:: Tasks and exercises ::
(1) According to the market update, what target range did the fed funds rate end the year at?
(2) Write the next part of the market update, picking up after its final sentence.

:: Document section ::
________________
QUARTERLY MARKET UPDATE as of January 2025
Another good year for the stock market. The S & P 500 was up 2.7% in the fourth quarter and 17.9% for the year. While technology and communication services remained the top performing sectors in 2025, most of the other sectors also had a good year with participation broadening out throughout the economy. Industrials, finance, healthcare, and utilities were all up over 10%. For the quarter, the healthcare sector led the way with a strong 12% gain, while Real Estate lagged the market falling 3%. International stocks soared; the MSCI EAFE index was up 31.9% for the year, and 4.9% for the quarter; while the Russell 2000 small cap index increased 12.8% for the year, and 2.2% for the quarter.
Interest rates were mostly down in 2025. The 10-year treasury yield started the year at 4.5% and ended at 4.17%, while yields on the intermediate end of the curve declined almost 1%. Both the 5-year and 2-year treasury yields are near 3.5% compared to 4.5% in 2024, the largest decline since 2020. The short term fed funds rate was cut three times by a quarter of a percent between September and December to end the year at the new targeted range of 3.5% to 3.75%, the lowest range in three years. The 30-year treasury was the exception, with the yield remaining close to last year’s level at 4.84%. Concerns about an increase in government spending and lingering inflation are keeping a floor under the longer end.
Inflation has been coming down, but remains elevated. The Fed’s 2% target inflation level has yet to be reached, and took a back seat to the focus on employment. The latest core personal consumption expenditures index rose by 2.8% on an annual basis, down from 2.9% from the prior month and a bit under expectations. The Fed expects inflation to continue trending lower, and has shifted its focus to supporting economic growth and maximum employment. This policy flexibility has been positively supported by the markets. A divided Fed however will be less likely to cut rates again this month, although a new Fed chair is expected in May with a policy bias to resume towards easing.
________________
:: Information shown ::
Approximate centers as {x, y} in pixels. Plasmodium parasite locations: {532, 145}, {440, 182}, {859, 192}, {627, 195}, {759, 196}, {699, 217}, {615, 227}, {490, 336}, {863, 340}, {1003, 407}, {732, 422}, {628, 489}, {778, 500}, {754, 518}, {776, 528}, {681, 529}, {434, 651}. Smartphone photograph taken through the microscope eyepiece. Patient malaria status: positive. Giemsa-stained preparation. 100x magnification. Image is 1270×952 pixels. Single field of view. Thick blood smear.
________________
:: Answers below ::
(1) 3.5% to 3.75%

(2)
Jobs and growth surprise to the upside. The latest jobless claims report dipped below 200,000, a level that most economists associate with a tight or strong labor market. The labor force participation rate was little changed, and at 62.5% it reflects a steady labor force. The unemployment rate ticked up to 4.6%, but it is still at a relatively historic low level. The recent GDP report showed a surprisingly strong increase in the growth rate to 4.3% on an annualized basis, the most in two years. Taken together, the employment and economic growth rates would suggest the Fed doesn’t need to lower rates again anytime soon. The stimulus provided by the rate cuts last quarter should serve as a tailwind for the markets and the economy this quarter.
Consumer sentiment’s influence on the economy is waning. Historically, it has been regarded as a leading economic indicator, but that relationship appears to be severed. Monthly surveys over the past year have asked consumers what they expect the economy to look like in six months. The surveys have repeatedly predicted a recession which hasn’t occurred, and economists don’t expect one in 2026. U.S. growth is projected to speed up as the initial impact from tariffs starts to fade, and greater certainty will help businesses with their budgets for hiring and investing. Lower interest rates will likely reduce borrowing costs again this year. This has helped the housing market which has been in the doldrums the last few years. Recent reports show strong increases in pending home sales and improved affordability driven by lower mortgage rates. Consumer spending has been solid, but higher income households have been driving the consumption, which helps explain the nuances in the sentiment reports. Lower income households have had a greater hit from elevated price levels and tighter credit, and have been less optimistic.
Earnings are expected to be strong. The FactSet forecast for this year has analysts projecting earnings to increase 15% for the S & P 500, and a 7.2% revenue increase, both higher than in 2025. The forward P/E ratio is 21.9, which is above the 10-year average of 18.7, but less than 22.8 recorded at the end of the third quarter. Valuations are rich, but not at extreme levels and in line with the relatively low-interest rate environment.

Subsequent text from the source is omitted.